SELECTED TEXT
## Begin
We find that the number of transformable types increases drastically with an improved and more expensive analysis, but because of profitability filters most of these types are still not transformed. Additionally, there is a class of desirable transformations for hot and non-affine clusters of structure fields for which the framework cannot provide satisfying results.

To address these issues we develop a fast, compiler based advisory tool, which combines static compiler analysis with data collected at runtime. It generates as output annotated structure definitions providing insights into potentially more effective structure designs.

Our main contributions in this work are:

• Development and evaluation of a non-profile based heuristic that uses field affinity and hotness based on inter-procedurally propagated estimated edge weights for its layout decisions.



- Description and evaluation of a low-overhead, practical implementation in a commercial compiler which trades analysis accuracy for compile-time performance without losing any transformation opportunities (for our set of benchmarks).
## End
REQUESTS
A – What does the advisory tool in the structure-layout passage produce as output?
B – Which hyphenated words appear in the structure-layout passage? List every one.
The data that comes next is separate material, unrelated to the structure-layout passage.

RAW RECORDS
## Begin
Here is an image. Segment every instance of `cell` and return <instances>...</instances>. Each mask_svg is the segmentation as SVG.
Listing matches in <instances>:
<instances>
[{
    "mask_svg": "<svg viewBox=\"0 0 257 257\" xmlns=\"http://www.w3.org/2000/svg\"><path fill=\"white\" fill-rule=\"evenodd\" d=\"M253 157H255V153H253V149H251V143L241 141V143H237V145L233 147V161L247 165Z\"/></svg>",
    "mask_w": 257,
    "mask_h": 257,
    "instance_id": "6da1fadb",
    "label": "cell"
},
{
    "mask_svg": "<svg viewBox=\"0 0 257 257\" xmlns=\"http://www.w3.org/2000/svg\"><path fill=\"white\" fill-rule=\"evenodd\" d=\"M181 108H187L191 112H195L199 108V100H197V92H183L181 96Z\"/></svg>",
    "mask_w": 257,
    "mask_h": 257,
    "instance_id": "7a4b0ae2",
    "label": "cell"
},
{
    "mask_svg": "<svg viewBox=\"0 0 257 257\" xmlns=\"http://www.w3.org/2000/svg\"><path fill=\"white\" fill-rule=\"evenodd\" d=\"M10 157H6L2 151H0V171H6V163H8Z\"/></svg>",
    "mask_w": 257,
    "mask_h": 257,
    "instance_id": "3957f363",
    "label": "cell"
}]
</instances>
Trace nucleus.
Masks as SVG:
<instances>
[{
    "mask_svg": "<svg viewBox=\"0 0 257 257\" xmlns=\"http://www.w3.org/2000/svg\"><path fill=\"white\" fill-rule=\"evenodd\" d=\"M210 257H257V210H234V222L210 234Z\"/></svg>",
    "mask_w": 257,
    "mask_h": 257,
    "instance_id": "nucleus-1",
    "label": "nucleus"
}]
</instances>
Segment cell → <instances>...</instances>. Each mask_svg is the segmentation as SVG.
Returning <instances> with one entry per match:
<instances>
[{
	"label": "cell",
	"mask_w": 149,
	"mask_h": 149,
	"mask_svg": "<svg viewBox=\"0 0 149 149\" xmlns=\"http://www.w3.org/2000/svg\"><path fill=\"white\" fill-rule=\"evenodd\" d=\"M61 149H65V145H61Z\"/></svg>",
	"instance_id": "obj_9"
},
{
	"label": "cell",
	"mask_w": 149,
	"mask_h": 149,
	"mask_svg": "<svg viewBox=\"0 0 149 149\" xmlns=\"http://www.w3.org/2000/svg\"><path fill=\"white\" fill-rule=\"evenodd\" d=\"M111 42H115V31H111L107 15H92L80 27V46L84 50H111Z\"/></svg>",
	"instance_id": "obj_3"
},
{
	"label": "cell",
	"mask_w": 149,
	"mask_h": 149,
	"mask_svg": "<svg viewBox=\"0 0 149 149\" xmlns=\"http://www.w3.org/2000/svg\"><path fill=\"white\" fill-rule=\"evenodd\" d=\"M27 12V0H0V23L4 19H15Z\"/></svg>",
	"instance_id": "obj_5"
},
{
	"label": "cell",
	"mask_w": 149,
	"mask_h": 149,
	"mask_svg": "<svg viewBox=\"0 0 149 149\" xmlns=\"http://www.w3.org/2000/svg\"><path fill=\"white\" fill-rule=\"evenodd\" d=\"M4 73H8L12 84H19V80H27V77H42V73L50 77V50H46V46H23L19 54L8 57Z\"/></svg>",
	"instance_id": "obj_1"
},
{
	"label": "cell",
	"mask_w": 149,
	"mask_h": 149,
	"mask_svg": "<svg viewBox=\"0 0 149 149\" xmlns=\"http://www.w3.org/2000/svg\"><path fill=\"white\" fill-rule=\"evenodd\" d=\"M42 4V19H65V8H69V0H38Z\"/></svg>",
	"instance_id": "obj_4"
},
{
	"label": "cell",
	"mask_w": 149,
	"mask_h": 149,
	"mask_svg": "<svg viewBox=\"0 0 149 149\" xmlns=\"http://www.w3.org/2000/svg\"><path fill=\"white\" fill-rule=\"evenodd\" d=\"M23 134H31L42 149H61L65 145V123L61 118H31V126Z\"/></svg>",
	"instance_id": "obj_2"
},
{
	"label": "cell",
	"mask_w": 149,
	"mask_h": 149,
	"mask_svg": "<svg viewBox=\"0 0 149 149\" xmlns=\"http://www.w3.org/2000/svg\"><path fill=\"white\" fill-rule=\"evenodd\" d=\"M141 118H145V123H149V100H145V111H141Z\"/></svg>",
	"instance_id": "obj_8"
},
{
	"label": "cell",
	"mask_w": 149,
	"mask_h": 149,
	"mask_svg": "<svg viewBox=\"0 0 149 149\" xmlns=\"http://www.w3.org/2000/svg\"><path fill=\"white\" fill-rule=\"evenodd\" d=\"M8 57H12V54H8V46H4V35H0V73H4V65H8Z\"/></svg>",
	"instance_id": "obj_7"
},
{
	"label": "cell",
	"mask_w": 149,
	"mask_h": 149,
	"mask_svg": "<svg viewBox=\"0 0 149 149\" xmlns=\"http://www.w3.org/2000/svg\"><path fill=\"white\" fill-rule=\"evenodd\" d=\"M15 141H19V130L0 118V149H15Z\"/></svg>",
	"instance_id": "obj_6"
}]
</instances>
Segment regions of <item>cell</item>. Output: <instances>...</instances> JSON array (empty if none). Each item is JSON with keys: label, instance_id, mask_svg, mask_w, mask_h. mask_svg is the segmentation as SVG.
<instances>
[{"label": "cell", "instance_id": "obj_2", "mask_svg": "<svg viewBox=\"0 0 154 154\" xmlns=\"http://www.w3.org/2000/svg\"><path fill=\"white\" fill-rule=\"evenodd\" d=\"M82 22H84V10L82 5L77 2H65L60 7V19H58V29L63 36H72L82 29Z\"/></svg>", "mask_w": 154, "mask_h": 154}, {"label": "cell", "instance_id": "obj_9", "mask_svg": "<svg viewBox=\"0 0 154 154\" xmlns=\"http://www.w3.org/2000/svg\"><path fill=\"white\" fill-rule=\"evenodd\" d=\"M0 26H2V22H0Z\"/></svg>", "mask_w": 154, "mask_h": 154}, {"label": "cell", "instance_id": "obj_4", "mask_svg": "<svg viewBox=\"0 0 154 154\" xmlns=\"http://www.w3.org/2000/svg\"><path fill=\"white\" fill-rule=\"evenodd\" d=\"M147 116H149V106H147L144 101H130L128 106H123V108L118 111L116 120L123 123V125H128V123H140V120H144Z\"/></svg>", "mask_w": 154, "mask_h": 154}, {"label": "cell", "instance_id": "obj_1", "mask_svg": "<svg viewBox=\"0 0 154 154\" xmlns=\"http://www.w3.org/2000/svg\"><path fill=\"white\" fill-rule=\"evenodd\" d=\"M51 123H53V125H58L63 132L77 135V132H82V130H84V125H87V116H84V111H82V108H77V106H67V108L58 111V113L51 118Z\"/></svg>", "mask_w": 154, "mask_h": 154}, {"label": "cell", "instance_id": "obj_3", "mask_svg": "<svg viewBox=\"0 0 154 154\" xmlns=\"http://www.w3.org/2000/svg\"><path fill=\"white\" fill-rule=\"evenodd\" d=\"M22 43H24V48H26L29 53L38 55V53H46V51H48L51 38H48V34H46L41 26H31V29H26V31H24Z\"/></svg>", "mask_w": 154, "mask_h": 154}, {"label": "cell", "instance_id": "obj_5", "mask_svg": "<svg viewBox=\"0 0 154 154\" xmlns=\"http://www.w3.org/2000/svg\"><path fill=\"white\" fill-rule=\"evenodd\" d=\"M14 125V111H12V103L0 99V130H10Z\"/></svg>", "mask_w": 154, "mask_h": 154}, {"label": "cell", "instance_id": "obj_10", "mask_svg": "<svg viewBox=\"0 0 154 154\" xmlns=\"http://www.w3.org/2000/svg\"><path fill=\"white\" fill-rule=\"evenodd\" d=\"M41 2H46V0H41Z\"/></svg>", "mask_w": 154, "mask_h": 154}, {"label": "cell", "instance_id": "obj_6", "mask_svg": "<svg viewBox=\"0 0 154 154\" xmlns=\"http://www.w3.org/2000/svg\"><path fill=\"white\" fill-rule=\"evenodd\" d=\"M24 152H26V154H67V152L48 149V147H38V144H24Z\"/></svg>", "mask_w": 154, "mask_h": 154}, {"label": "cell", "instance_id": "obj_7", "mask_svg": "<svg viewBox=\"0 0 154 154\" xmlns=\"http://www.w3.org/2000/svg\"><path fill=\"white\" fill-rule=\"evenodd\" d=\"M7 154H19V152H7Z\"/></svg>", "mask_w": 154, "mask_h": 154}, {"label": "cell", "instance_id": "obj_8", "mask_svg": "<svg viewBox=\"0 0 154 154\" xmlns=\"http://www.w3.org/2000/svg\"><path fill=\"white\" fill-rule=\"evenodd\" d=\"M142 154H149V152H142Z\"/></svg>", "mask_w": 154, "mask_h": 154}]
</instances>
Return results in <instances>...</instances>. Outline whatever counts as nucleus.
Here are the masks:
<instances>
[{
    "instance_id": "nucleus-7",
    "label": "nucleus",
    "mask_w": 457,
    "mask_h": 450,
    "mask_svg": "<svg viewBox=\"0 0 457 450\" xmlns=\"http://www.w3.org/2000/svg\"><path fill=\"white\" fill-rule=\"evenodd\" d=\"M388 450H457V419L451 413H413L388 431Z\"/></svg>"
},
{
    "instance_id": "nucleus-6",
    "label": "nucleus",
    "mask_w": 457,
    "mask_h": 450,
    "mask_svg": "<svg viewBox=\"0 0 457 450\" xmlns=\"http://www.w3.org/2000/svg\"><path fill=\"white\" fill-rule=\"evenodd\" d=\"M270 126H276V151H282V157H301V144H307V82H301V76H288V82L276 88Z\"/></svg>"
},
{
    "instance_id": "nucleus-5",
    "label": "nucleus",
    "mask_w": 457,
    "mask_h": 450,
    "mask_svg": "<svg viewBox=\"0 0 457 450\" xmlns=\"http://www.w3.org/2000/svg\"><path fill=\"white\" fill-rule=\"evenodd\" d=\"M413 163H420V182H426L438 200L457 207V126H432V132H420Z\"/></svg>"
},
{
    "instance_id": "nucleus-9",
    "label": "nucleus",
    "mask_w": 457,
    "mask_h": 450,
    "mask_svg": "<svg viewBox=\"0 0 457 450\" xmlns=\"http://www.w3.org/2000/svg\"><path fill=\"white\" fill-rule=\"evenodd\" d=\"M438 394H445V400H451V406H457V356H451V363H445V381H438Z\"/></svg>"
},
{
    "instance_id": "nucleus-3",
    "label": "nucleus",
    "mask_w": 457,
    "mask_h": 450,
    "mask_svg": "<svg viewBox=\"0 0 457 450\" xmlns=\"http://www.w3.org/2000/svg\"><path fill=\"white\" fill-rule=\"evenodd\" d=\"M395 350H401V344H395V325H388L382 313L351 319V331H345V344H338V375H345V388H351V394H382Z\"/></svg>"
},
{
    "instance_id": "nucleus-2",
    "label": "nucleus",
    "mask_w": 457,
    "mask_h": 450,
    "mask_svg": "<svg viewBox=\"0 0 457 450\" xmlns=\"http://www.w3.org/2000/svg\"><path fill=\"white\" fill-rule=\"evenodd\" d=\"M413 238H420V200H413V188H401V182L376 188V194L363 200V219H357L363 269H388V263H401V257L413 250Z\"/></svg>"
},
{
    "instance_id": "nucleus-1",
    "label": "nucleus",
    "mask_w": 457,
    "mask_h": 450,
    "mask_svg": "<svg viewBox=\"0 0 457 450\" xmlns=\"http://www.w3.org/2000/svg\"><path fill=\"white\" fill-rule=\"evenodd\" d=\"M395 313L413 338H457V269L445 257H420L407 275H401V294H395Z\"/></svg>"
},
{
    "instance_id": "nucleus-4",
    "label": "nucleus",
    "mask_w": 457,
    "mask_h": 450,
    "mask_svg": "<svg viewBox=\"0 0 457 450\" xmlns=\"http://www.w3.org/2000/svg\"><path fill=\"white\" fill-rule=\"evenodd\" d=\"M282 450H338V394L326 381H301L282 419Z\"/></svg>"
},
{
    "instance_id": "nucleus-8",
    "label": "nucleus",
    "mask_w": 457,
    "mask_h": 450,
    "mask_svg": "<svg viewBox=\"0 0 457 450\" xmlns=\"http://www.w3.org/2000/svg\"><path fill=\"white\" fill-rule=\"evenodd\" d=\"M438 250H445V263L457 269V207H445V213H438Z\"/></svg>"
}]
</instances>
## End
SOLUTIONS TO THE TASKS
A – Annotated structure definitions that give insights into potentially more effective structure designs.

B – non-affine, non-profile, inter-procedurally, low-overhead, compile-time